_Exercise:_
The expected output is each line below containing "California", copied in full.

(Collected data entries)
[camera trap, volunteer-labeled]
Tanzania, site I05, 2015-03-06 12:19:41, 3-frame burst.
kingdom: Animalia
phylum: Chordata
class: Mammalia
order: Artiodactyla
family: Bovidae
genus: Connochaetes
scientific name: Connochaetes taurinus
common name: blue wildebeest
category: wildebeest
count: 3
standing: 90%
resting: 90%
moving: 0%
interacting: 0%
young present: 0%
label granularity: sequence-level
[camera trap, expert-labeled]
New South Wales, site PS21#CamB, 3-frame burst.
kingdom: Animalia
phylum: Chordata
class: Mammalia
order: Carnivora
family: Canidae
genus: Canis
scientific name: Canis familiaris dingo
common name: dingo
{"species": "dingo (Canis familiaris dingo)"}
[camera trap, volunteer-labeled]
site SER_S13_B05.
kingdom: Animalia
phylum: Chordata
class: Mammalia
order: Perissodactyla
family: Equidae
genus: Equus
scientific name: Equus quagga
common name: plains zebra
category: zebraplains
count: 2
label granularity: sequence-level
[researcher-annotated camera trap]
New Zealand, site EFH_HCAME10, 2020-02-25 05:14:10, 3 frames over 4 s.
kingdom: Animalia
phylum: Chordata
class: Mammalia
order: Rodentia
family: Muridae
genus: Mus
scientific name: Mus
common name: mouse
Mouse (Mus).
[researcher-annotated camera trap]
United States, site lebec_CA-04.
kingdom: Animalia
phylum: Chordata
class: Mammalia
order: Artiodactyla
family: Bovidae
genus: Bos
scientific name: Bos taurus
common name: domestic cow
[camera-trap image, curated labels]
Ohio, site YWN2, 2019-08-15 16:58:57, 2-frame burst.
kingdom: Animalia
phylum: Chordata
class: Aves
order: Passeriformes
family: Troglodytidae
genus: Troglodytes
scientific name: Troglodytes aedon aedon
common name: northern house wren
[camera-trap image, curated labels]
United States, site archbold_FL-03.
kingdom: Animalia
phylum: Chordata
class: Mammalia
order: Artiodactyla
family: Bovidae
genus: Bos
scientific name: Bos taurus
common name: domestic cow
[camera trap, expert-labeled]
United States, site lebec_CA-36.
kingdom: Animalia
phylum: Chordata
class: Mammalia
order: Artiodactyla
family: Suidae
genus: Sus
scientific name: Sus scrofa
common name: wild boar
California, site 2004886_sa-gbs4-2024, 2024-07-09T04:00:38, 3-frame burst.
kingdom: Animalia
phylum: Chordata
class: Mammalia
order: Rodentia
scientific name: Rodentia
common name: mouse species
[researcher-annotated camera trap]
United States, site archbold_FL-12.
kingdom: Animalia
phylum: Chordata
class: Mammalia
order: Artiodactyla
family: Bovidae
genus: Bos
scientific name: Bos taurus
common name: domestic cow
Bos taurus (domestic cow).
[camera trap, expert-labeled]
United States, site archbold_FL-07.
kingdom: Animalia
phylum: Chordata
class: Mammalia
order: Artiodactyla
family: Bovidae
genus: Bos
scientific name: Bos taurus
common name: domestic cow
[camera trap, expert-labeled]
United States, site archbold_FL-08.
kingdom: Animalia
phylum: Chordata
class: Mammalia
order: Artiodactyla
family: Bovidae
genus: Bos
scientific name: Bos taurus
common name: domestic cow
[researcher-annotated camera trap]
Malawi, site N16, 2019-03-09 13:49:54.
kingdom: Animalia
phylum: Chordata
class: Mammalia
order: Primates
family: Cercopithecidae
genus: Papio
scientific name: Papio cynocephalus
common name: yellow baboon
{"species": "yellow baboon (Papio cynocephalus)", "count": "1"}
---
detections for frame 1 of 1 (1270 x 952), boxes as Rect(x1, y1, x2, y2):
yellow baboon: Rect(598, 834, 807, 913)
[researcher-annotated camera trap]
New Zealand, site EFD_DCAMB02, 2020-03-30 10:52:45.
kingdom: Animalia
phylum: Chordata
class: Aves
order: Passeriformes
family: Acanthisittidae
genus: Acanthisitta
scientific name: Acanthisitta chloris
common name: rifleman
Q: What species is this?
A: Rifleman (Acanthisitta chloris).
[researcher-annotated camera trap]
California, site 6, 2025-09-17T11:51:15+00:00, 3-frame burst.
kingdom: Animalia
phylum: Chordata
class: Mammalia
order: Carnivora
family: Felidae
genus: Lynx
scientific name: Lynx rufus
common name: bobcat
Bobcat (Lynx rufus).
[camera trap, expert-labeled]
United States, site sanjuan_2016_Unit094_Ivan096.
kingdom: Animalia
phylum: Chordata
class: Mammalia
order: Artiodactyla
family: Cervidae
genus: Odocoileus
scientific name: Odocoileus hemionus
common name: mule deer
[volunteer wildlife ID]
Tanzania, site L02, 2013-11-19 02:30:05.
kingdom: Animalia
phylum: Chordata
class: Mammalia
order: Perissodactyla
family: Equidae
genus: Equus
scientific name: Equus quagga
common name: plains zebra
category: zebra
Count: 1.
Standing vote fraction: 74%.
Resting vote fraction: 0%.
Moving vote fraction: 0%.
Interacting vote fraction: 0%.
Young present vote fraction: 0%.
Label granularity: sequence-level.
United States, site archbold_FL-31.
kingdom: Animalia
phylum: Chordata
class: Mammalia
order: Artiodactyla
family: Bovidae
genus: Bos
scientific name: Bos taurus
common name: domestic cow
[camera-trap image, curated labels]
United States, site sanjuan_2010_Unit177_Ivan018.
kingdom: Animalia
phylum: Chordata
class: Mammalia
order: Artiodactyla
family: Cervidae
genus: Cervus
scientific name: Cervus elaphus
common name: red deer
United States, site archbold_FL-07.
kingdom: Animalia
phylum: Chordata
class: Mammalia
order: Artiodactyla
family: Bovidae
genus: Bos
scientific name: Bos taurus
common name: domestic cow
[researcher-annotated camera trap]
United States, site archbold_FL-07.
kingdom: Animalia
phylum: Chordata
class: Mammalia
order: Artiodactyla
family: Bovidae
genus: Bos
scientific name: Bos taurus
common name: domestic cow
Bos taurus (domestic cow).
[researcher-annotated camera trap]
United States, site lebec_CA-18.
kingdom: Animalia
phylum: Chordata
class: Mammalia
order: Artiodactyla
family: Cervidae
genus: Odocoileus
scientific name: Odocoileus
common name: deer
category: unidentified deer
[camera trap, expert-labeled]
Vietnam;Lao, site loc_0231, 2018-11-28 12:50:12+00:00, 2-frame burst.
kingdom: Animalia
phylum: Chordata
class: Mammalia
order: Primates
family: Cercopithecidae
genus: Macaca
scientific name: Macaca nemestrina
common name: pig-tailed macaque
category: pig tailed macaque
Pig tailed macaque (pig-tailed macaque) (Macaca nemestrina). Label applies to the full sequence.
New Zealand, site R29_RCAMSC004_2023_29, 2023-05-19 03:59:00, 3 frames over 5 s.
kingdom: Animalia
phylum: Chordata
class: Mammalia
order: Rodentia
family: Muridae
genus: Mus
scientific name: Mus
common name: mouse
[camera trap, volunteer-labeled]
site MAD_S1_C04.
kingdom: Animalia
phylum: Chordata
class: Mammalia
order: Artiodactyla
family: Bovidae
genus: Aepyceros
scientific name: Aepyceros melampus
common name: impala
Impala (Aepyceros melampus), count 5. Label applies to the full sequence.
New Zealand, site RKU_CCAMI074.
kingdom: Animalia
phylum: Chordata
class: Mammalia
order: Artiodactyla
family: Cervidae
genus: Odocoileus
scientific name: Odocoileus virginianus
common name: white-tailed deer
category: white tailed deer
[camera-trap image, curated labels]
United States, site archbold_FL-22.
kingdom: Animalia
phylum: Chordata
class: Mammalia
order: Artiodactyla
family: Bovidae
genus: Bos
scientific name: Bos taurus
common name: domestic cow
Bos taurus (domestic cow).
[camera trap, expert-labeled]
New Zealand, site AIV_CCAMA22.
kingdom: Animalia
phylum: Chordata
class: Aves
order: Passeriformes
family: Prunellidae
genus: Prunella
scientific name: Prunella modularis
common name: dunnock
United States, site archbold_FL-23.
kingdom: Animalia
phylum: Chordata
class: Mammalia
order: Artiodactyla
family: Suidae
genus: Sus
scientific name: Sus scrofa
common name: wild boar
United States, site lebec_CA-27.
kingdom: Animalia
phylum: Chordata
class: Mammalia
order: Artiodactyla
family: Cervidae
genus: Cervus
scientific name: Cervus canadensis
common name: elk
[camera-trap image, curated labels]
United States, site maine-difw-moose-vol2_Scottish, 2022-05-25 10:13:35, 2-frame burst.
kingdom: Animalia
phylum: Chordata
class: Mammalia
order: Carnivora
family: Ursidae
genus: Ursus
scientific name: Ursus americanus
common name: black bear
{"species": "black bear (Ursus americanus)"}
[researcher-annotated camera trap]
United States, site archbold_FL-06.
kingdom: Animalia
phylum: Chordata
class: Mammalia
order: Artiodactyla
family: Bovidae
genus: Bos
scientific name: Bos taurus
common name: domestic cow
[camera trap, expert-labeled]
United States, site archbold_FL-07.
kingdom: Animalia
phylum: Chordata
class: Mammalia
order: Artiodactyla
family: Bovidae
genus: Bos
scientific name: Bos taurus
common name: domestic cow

_Result of this exercise:_
California, site 2004886_sa-gbs4-2024, 2024-07-09T04:00:38, 3-frame burst.
California, site 6, 2025-09-17T11:51:15+00:00, 3-frame burst.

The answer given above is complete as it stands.